REQUIRED WORK: Where the line containing "common name: great tinamou" appears, end your copy; everything from the first line of the records below up to and including it must be reproduced exactly.

INFORMATION SUPPLIED:
---------------

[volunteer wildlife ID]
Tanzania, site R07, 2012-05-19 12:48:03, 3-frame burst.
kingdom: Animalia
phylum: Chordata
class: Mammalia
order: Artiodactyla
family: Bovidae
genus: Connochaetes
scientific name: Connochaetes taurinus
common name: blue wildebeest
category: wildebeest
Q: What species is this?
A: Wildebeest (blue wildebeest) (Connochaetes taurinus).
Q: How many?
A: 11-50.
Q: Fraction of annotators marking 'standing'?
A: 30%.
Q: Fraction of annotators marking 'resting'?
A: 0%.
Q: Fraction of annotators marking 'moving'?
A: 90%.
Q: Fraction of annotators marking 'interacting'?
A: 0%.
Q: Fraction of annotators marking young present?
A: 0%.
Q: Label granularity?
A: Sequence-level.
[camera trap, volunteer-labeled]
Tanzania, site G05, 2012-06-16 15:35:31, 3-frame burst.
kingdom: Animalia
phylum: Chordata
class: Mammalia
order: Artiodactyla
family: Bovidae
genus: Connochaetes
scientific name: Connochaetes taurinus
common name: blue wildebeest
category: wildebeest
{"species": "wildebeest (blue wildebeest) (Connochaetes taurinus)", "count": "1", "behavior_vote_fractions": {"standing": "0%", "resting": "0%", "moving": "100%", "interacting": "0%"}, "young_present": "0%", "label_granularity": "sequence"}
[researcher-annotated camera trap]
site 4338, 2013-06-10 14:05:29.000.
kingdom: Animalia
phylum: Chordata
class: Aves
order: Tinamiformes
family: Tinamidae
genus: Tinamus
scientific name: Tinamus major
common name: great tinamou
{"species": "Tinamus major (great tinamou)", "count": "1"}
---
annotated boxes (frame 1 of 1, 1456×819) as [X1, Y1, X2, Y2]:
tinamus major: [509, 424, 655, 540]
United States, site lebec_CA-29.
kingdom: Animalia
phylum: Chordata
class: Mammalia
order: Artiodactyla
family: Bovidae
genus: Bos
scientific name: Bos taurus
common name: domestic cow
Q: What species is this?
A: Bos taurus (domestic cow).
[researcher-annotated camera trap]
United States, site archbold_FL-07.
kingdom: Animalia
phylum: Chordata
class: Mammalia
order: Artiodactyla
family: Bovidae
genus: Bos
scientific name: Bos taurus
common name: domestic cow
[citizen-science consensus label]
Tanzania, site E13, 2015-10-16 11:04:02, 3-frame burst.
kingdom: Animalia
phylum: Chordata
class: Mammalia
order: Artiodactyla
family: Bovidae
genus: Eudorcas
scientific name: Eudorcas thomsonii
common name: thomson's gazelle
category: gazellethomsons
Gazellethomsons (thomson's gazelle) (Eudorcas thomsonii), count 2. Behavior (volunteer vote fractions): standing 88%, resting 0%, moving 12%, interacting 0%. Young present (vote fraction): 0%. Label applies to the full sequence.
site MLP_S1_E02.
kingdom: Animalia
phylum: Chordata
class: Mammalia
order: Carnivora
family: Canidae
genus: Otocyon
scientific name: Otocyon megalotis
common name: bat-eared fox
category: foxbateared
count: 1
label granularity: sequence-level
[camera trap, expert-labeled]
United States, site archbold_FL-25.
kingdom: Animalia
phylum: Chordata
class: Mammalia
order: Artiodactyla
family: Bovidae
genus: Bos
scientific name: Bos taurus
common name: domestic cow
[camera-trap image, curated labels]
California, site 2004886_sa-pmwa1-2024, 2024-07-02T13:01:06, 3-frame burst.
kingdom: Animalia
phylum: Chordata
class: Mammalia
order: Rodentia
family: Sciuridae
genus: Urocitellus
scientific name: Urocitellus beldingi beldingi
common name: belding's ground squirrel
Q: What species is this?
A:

---------------

WRITTEN SOLUTION:
[volunteer wildlife ID]
Tanzania, site R07, 2012-05-19 12:48:03, 3-frame burst.
kingdom: Animalia
phylum: Chordata
class: Mammalia
order: Artiodactyla
family: Bovidae
genus: Connochaetes
scientific name: Connochaetes taurinus
common name: blue wildebeest
category: wildebeest
Q: What species is this?
A: Wildebeest (blue wildebeest) (Connochaetes taurinus).
Q: How many?
A: 11-50.
Q: Fraction of annotators marking 'standing'?
A: 30%.
Q: Fraction of annotators marking 'resting'?
A: 0%.
Q: Fraction of annotators marking 'moving'?
A: 90%.
Q: Fraction of annotators marking 'interacting'?
A: 0%.
Q: Fraction of annotators marking young present?
A: 0%.
Q: Label granularity?
A: Sequence-level.
[camera trap, volunteer-labeled]
Tanzania, site G05, 2012-06-16 15:35:31, 3-frame burst.
kingdom: Animalia
phylum: Chordata
class: Mammalia
order: Artiodactyla
family: Bovidae
genus: Connochaetes
scientific name: Connochaetes taurinus
common name: blue wildebeest
category: wildebeest
{"species": "wildebeest (blue wildebeest) (Connochaetes taurinus)", "count": "1", "behavior_vote_fractions": {"standing": "0%", "resting": "0%", "moving": "100%", "interacting": "0%"}, "young_present": "0%", "label_granularity": "sequence"}
[researcher-annotated camera trap]
site 4338, 2013-06-10 14:05:29.000.
kingdom: Animalia
phylum: Chordata
class: Aves
order: Tinamiformes
family: Tinamidae
genus: Tinamus
scientific name: Tinamus major
common name: great tinamou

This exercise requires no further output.